TASK:
Return a verbatim reproduction of each line, starting at the line with "kingdom: Animalia" and ending at the last line of the listing below.
----
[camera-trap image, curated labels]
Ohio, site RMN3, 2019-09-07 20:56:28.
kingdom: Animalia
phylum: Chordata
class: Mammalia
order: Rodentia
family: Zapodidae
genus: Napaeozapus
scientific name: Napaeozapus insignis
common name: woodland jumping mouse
----
EXPECTED ANSWER:
kingdom: Animalia
phylum: Chordata
class: Mammalia
order: Rodentia
family: Zapodidae
genus: Napaeozapus
scientific name: Napaeozapus insignis
common name: woodland jumping mouse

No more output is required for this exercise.